• _Task statement_: A verbatim repetition of the data below is requested, without images.

___ Raw data ___

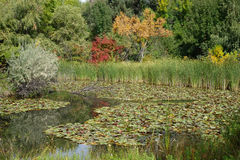 Parco della città a Boise, Idaho Immagini Stock Libere da Diritti
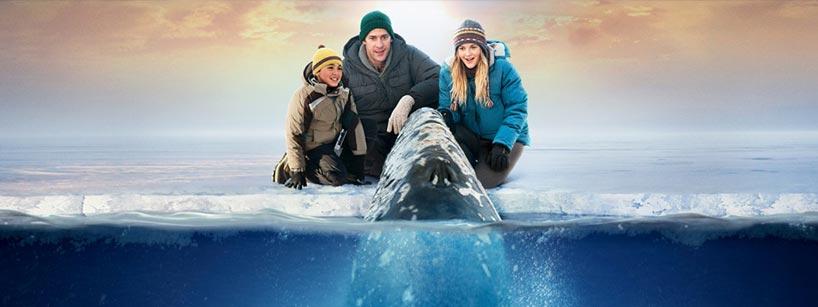 Рецензия на фильм «Все любят китов»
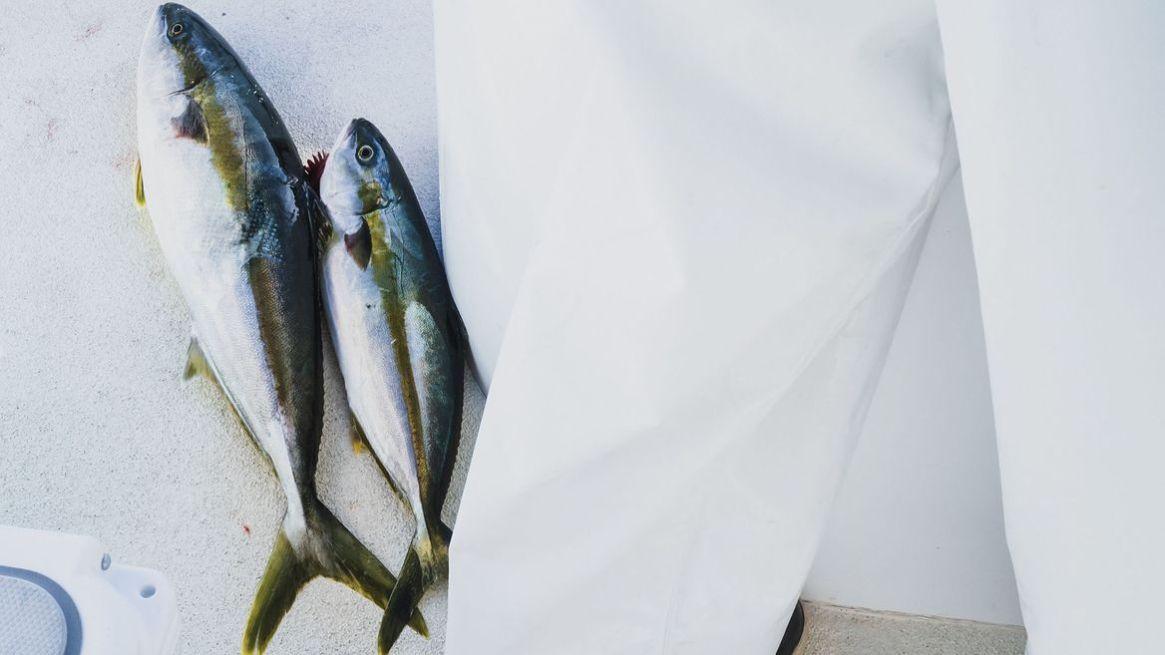 best lures for Skipjack Tuna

___

• _Answer space_:
 Parco della città a Boise, Idaho Immagini Stock Libere da Diritti
 Рецензия на фильм «Все любят китов»
 best lures for Skipjack Tuna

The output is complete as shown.